On 23 February 2012, the Belgian Supreme Court (“Hof van Cassatie/Cour de Cassation”) confirmed the long-standing Belgian law principle that shareholders have no individual, independent right to claim damages when the company’s capital deteriorates and the value of the company’s shares decreases. This is irrespective of whether the loss was caused by an insider of the company or by a third party. Only the company itself (or the trustee, in the case of bankruptcy) has the right to claim damages in this context. A shareholder can only initiate a separate claim if it can demonstrate a personal, individual loss. There is no such loss when the shareholder only suffers “secondary damage”, which is the case when the damage for the shareholder only derives from the deterioration of the company’s capital that results in the loss of share value.

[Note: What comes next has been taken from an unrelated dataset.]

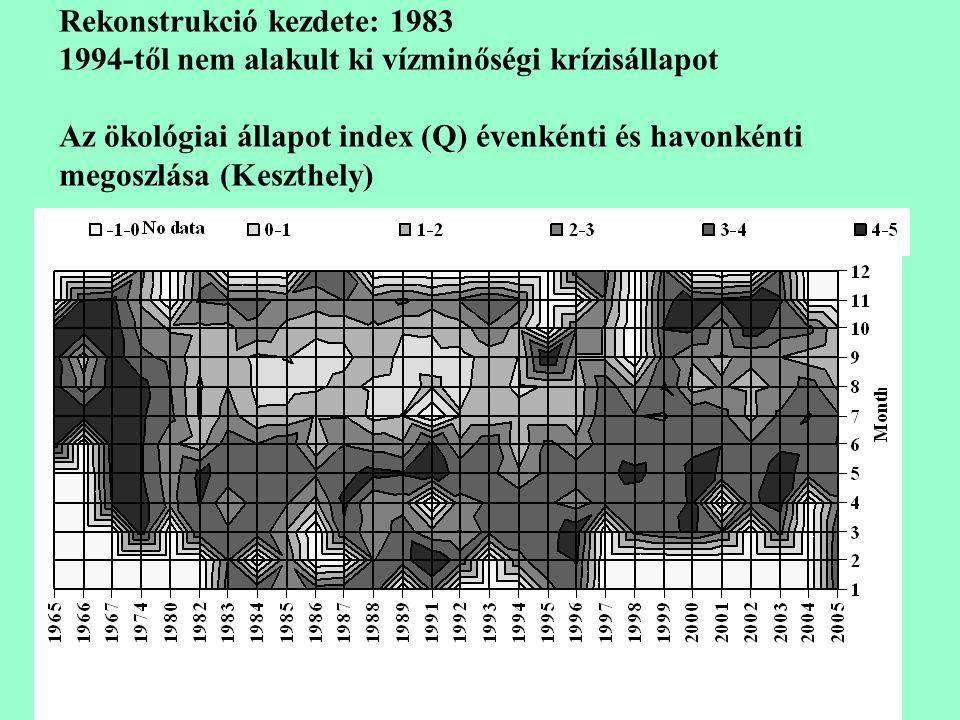 Rekonstrukció kezdete: 1983 1994-től nem alakult ki vízminőségi krízisállapot Az ökológiai állapot index (Q) évenkénti és havonkénti megoszlása (Keszthely)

The Court of Appeal of Ghent applied this rule in its decision of 19 December 2012 . The Court indeed confirmed that the principle also applies when the loss of share value is caused by a third party. The case at hand concerned damages caused by the termination of the company’s operations, which itself resulted from the delay in the performance of municipal works near that company. Such damage was deemed secondary and therefore the shareholder had no independent right to claim damages, even though the company itself failed to recover these damages. The Court further stated that the following damages were also to be considered as indirect: decreased profit, investments which have become worthless, working hours and effort applied because of the reorganization of the company, and loss of clients.

In conclusion, Belgian corporate law is a far cry from mechanisms of corporate governance established in the United States, where direct or derivative shareholders’ actions play a central role in the corporate world.